◆ Set of tasks:
A. Quote the passage of the Vesta post between "The resolution is" and "like being there.", inclusive.
B. According to the Vesta post, at what distance is Dawn orbiting the asteroid?

◆ Selected excerpt:
"""
The Dawn spacecraft is now in orbit around the main belt asteroid Vesta! Yay!
The spacecraft entered orbit around the main belt asteroid on Saturday, July 15. Two days later — today — it snapped this spectacular high-res image:
[Click to enprotoplanetate.]
Wow, what a mess! As expected, it’s littered with craters, but there are some interesting things to note. Some craters appear to be very deep, while others are shallow — that indicates a different type of terrain (asteroidain?) where the impactors hit (although in some cases it might be a lighting effect; a more direct sunlight angle makes craters look shallow). The grooves I mentioned in a previous post are everywhere, some looking more like scarps (cliffs) now. And look at that huge cliff on the upper right! I’ll be very curious to see that area at different angles. Is it part of a big basin, a collapse feature? Or is it a cliff caused by cracking in the surface? By the way, that lump in the center casting a shadow to the left is actually a mountain or mound of some kind well over 100 kilometers across.
The resolution is stunning; each pixel in the high-res version is about 1.4 km (0.9 miles) across — the asteroid itself is 530 km (330 miles) wide. Dawn is orbiting at a distance of 16,000 km (9900 miles; a bit more than the diameter of the Earth) and will slowly lower its orbit over time. Vesta’s mass is uncertain, so engineers played it safe and put it into a high orbit. This will allow an accurate mass to be determined, and then scientists and engineers can calculate how much thrust is needed to safely close in. That will take some time, about three weeks. During that time Dawn scientists will search the region around Vesta for tiny moons. None has ever been seen from Earth, but there’s nothing like being there.
"""
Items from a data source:
"""
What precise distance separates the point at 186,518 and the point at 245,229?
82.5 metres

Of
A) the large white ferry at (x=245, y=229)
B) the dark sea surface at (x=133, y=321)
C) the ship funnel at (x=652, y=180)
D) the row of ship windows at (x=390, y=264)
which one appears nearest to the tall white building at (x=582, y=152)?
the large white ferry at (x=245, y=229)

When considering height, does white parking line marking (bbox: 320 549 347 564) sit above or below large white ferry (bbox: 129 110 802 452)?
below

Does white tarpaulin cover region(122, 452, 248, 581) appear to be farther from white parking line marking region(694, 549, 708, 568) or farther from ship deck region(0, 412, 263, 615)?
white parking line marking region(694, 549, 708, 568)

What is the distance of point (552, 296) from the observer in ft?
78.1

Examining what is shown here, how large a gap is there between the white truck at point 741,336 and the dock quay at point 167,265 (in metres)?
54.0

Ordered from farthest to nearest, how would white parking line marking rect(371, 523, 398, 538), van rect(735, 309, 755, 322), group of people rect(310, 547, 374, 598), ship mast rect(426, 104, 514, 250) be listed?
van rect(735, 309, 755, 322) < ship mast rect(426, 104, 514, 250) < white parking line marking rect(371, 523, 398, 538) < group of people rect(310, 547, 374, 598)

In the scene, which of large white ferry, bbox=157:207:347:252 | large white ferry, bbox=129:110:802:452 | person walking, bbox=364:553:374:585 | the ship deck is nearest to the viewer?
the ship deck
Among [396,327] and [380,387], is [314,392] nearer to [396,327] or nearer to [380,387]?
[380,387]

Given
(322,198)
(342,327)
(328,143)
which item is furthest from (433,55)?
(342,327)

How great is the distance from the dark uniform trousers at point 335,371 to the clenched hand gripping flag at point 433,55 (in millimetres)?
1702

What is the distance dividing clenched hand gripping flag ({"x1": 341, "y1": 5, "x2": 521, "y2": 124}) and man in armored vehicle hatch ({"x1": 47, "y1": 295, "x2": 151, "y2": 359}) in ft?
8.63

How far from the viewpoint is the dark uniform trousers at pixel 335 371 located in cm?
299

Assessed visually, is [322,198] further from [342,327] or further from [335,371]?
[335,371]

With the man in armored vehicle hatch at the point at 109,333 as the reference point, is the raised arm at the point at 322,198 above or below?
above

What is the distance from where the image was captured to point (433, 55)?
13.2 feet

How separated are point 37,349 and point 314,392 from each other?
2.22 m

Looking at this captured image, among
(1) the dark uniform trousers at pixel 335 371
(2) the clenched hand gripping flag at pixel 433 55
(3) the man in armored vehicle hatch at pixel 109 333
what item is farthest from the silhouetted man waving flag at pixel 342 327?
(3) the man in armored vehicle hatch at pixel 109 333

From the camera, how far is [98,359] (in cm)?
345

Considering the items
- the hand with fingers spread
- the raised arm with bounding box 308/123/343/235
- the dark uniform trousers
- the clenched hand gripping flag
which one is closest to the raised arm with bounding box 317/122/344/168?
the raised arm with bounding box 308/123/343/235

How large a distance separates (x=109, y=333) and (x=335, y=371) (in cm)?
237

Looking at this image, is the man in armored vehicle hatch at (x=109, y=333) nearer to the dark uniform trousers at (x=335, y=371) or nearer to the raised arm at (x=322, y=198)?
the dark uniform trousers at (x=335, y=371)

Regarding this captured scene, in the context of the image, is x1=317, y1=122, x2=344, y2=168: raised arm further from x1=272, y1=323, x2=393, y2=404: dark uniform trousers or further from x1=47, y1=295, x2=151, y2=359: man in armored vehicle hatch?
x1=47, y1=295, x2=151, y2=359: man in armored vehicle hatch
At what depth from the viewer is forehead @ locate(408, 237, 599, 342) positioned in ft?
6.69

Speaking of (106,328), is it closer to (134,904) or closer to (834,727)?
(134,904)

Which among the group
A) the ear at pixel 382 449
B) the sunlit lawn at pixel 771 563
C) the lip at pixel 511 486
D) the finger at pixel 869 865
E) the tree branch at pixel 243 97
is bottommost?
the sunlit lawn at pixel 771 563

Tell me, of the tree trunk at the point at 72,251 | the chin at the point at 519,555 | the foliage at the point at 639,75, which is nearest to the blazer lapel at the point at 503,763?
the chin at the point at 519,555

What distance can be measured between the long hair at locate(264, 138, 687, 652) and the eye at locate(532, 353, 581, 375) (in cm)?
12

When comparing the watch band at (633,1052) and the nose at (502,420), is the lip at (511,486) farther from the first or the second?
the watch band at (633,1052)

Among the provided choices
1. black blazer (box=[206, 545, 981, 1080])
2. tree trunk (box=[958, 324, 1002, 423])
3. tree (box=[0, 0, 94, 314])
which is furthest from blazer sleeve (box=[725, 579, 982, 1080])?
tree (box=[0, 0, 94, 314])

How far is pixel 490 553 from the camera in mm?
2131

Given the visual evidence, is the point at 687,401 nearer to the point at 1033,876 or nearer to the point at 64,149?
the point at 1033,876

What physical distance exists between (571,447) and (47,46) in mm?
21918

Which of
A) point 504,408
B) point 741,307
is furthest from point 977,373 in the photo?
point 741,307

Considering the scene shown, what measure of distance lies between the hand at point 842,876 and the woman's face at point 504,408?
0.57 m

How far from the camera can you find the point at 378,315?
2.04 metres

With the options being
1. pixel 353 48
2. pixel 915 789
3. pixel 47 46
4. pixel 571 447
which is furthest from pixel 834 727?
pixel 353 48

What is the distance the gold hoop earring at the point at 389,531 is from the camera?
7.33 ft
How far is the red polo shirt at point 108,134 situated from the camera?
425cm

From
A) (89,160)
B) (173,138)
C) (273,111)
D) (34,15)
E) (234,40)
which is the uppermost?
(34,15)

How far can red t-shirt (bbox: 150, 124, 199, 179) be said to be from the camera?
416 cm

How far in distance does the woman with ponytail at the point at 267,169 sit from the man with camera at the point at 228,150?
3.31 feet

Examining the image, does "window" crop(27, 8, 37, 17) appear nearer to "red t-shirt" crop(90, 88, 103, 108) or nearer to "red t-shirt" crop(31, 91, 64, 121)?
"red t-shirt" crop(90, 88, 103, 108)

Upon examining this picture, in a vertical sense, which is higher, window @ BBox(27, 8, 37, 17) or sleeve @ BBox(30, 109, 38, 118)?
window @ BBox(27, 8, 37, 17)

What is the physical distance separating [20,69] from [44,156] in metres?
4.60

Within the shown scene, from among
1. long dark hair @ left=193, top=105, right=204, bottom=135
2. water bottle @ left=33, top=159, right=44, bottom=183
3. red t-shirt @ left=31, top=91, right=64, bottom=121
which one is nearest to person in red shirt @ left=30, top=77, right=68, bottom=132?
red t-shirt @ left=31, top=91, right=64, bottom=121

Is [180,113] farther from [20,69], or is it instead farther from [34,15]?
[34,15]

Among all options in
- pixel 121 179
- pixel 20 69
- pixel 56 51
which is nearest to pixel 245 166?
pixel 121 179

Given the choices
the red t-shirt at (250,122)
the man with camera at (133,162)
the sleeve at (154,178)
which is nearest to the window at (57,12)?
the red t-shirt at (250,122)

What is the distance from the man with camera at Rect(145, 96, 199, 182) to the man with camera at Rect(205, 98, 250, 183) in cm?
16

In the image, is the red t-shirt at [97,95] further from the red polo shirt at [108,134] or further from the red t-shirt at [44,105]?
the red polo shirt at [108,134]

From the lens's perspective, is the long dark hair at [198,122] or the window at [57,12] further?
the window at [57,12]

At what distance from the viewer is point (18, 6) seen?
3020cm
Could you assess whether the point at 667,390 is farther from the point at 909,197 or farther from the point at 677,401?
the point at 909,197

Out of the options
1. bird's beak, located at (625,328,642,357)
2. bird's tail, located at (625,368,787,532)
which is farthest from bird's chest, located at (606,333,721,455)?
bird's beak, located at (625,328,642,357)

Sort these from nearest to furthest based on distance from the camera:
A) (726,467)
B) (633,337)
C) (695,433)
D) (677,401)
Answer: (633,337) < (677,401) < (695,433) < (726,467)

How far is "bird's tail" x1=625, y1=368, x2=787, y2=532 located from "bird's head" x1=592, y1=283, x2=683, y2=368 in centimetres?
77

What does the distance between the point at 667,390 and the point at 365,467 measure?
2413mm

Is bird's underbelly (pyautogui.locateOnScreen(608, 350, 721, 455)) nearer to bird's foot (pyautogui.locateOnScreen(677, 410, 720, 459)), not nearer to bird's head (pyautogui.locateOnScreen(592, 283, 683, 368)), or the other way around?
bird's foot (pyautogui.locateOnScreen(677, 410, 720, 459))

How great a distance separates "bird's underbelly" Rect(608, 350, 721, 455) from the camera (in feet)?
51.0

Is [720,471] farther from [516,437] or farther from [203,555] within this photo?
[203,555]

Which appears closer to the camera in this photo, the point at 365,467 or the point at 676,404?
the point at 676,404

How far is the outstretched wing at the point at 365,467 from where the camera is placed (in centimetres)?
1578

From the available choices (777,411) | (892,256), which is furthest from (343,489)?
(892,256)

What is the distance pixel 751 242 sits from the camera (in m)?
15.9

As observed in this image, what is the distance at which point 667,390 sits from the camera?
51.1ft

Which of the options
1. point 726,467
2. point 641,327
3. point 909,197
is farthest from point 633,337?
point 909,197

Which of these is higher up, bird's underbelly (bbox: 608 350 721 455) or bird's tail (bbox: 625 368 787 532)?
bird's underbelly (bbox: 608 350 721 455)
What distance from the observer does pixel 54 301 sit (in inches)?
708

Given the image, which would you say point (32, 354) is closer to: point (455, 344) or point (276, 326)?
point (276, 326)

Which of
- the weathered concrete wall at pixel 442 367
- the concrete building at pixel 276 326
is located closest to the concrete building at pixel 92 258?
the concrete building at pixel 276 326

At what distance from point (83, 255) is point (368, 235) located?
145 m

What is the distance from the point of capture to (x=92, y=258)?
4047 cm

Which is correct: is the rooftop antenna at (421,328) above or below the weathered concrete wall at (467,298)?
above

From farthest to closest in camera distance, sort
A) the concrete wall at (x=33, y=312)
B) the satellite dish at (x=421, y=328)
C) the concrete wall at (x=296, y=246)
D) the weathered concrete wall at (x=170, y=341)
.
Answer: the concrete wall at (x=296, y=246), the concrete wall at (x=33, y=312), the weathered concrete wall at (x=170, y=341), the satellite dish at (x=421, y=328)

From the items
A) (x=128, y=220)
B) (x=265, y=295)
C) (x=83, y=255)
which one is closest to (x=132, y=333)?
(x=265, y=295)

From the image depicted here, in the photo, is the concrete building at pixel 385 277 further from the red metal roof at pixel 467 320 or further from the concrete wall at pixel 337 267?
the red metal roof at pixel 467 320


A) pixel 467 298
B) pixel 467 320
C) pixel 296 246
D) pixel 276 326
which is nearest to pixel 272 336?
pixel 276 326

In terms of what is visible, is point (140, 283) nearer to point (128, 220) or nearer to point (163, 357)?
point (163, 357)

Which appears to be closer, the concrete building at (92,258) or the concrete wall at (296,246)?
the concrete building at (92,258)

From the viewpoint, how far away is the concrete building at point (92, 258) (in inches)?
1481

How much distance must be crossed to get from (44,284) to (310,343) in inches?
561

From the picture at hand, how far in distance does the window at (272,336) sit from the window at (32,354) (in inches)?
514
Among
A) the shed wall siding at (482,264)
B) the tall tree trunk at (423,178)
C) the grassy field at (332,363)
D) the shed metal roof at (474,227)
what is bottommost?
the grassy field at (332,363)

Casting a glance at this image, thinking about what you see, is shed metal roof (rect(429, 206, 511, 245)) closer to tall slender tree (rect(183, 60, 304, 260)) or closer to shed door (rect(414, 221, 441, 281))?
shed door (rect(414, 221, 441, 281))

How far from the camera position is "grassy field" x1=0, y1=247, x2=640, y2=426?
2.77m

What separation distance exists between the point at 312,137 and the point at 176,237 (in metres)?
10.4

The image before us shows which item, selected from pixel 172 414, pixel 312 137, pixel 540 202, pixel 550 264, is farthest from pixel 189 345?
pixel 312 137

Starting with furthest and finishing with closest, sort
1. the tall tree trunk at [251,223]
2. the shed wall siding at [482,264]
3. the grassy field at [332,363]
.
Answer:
"""
◆ Expected answers:
A.
The resolution is stunning; each pixel in the high-res version is about 1.4 km (0.9 miles) across — the asteroid itself is 530 km (330 miles) wide. Dawn is orbiting at a distance of 16,000 km (9900 miles; a bit more than the diameter of the Earth) and will slowly lower its orbit over time. Vesta’s mass is uncertain, so engineers played it safe and put it into a high orbit. This will allow an accurate mass to be determined, and then scientists and engineers can calculate how much thrust is needed to safely close in. That will take some time, about three weeks. During that time Dawn scientists will search the region around Vesta for tiny moons. None has ever been seen from Earth, but there’s nothing like being there.

B. 16,000 km (9,900 miles)